Nine characters emerge from different places outside the walls of a city. Priestly’s concern with class means there are three from the upper class – a knight, a lady and her daughter,  three from the middle class – a man from The City, a bank manager and his wife and three from the working class – a seaman, a waitress and a char lady. We don’t know how they got there or why,  but we eventually discover – when the gates open – the city is some sort of egalitarian utopia which attracts some and repels others. Five return from whence they came (one reluctantly), two stay on and two miss the deadline whilst their love for one another is played out.

I’m not entirely clear what point he’s making – maybe prophesying a post war ‘third way’? – but in any event, it’s an intriguing and interesting ride.
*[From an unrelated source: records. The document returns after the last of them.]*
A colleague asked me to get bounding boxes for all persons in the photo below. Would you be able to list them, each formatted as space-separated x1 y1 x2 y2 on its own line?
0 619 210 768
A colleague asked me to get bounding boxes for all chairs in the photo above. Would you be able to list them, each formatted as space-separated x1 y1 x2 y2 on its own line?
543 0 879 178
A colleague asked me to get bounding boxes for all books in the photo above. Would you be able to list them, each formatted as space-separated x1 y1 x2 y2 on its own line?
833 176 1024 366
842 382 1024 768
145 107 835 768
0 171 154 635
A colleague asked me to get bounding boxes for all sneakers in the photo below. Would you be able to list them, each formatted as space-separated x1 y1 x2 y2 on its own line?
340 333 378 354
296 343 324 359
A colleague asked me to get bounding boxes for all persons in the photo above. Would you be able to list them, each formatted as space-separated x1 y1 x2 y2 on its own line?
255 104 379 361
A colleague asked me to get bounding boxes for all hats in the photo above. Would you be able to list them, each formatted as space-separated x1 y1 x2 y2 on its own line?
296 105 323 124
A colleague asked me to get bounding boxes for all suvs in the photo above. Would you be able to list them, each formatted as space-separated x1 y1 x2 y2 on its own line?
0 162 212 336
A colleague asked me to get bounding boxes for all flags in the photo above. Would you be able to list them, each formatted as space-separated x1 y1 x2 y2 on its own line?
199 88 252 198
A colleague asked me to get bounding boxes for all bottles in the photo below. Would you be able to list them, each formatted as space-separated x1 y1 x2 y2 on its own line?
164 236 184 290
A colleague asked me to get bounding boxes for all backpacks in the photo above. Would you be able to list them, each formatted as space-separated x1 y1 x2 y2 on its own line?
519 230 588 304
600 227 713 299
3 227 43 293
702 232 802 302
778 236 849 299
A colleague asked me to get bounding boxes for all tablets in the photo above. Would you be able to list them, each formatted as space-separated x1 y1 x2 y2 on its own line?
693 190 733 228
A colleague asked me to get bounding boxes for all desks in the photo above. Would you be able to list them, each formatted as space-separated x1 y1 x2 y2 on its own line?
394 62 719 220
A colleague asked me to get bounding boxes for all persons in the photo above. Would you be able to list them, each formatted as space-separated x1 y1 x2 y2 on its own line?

The Southwark Playhouse’s Vaults (under London Bridge station) is a perfect space in which to create the mysterious atmosphere. There’s no set as such – just a couple of walls and a doorway – but the costumes are enough to place the play in its period. The production does misfire occasionally, notably with music that often jars – particularly the faux fanfares that accompany each character’s first entrance with a follow spot, but it allows you to evaluate the play unhindered by any directorial concept.

The characterisations from all nine actors are excellent. James Robinson conveyed the idealism and passion of Joe very well and Thomas Shirley brought the money obsessed Cudworth to life. You empathise easily with the frustrated and unfulfilled bank manager as portrayed by Daniel Souter and Jean Perkins’ char lady is an absolutely delicious cameo.

Great to catch a rare Priestly and a gold star to Southwark Playhouse for providing the opportunity.